Tijdens een bijeenkomst in Madrid In 1969 van de internationale neo-nazi-organisatie Nouvel Ordre Européen stond de strategie van de spanning op de agenda. In een aangepaste versie werd ze daar als volgt omschreven:
“Infiltreren bij extreem-links, aanslagen provoceren en extreem-links doen veroordelen voor acties die het niet gedaan heeft. Het uiteindelijke doel is een nationale opstanding in Italië op gang te brengen en een sterke macht zoals die van de (toenmalige) Griekse kolonels te installeren.”
Aan de bijeenkomst in Madrid werd deelgenomen door een aantal organisaties die in 1975 mede op uitnodiging van Emile Lecerf en Francis Dossogne te gast waren in het kasteel van baron de Bonvoisin in Maizeret: de Italiaanse MSI, Ordine Nuovo, de Franse Parti des Forces Nouvelles, het Britse National Front en het Spaanse Fuena Nueva. Jacques Borsu kennen we als ex-lid van Jeune Europe, huurling in Afrika en medestander van huurlingenleider Bob Denard en leider van de neo-nazi-organisatie Parti Européen.
Samen met de VMO organiseerde Borsu trainingskampen in de Ardennen en in Bonheiden. Tijdens het groot VMO-proces van 1981 stond Borsu samen met de privé-militie van Bert Eriksson terecht. Emile Lecerf collaboreerde tijdens de Tweede Wereldoorlog met de nazi’s, speelde een sleutelrol in de extreem-rechtse organisaties Mouvement d’Action Civique en Jeune Europe, maar geniet vooral bekendheid als hoofdredacteur van Nouvel Europa Magazine en motor achter de NEM-clubs, die in een rapport van de Brusselse BOB genoemd worden in verband met de plannen tot staatsgreep uit 1973.

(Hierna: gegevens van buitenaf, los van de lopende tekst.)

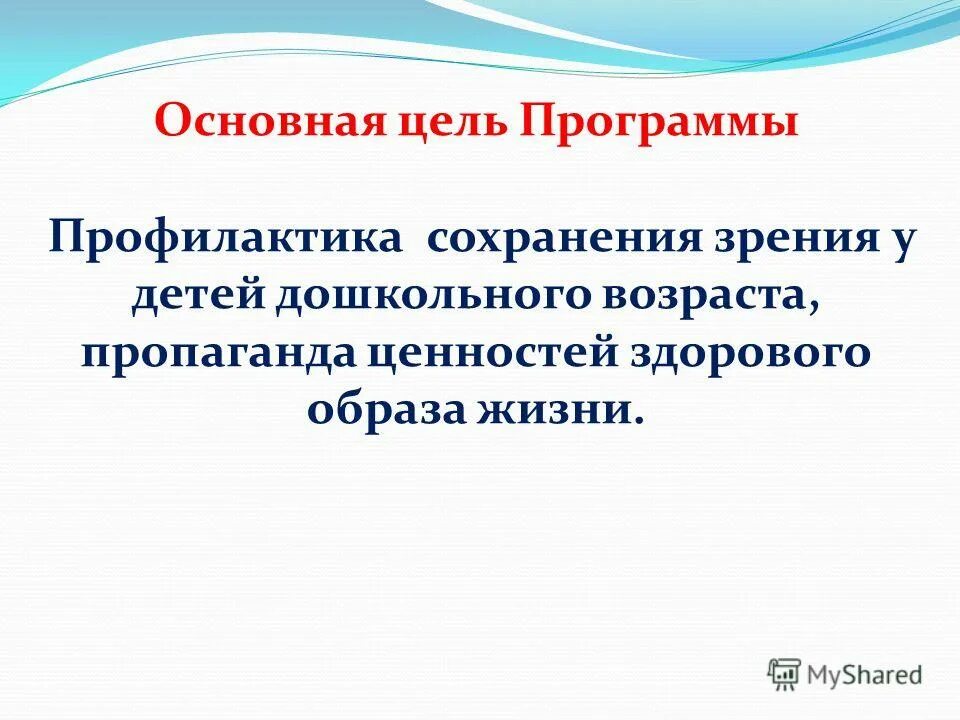 Основная цель Программы

Профилактика  сохранения зрения у детей дошкольного возраста, пропаганда ценностей здорового образа жизни.

MyShared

Florimond Damman was een van de bezielers van de Ligue Internationale de la Liberté de voorloper van de WACL en van de Union des Féséralistes Européens van Otto von Habsbourg. Bernand Mercier, een intimus van majoor Bougerol, was lid van het directiecomité van het CEPIC en wordt in die hoedanigheid genoemd in de nota van de Staatsveiligheid uit 1981. Over de financiering van Nouvelle Europe Magazine door het CEPIC. Mercier beweegt zich graag in internationaal extremistisch vaarwater. Hij is ook beheerder van het door de Bonvoisin opgerichte Instituut Européen de Développement.
De Bende van Nijvel
De zaak wordt helemaal bizar als we vaststellen dat twee van de vijf Belgen die op de ledenlijst van P7 figureren, Töttösy en Pons, toevallig ook lid zijn van de Académie Européenne de Science Politiques, een geheim genootschap dat tot aan zijn dood geleid werd door Florimond Damman en waarin we ook figuren tegenkomen als Benoît de Bonvoisin, Vanden Boeynants, Otto von Habsbourg, Walter Kunnen, Giulio Andreotti, graaf Alain de Villegas, WNP-advocaat Vincent van den Bosch en de Franse advocaat Jean Violet.
Vijf jaar geleden werd deze Académie in verband gebracht met het schandaal van de snuffelviegtuigen. Door betrokkenen werd toen zelfs geopperd dat de Académie Européenne wel eens de Europese Loge Propaganda Uno zou kunnen zijn. En daar begint het inderdaad op te lijken.
Gladio
Vorige week raakte bekend dat de geheime structuur onder codenaam Gladio ook nog eens gecoördineerd wordt door de NAVO en dat de generale staf van het Belgisch leger verantwoordelijk is voor die coördinatie. Defensieminister Coëme viel uit de lucht. Sinds 3 jaar is hij de grote baas van het leger en al die tijd had hij nog nooit van Gladio gehoord. Prompt beval hij de generale staf een diepgaand onderzoek. Coëme wil vooral weten of deze parallelle structuur iets te maken heeft met de Bende van Nijvel. Goeie vraag, want de meeste speurders in het Bendeonderzoek gaan ervan uit dat de Bende-terreur het werk is van een Belgische variant van de Italiaanse P2.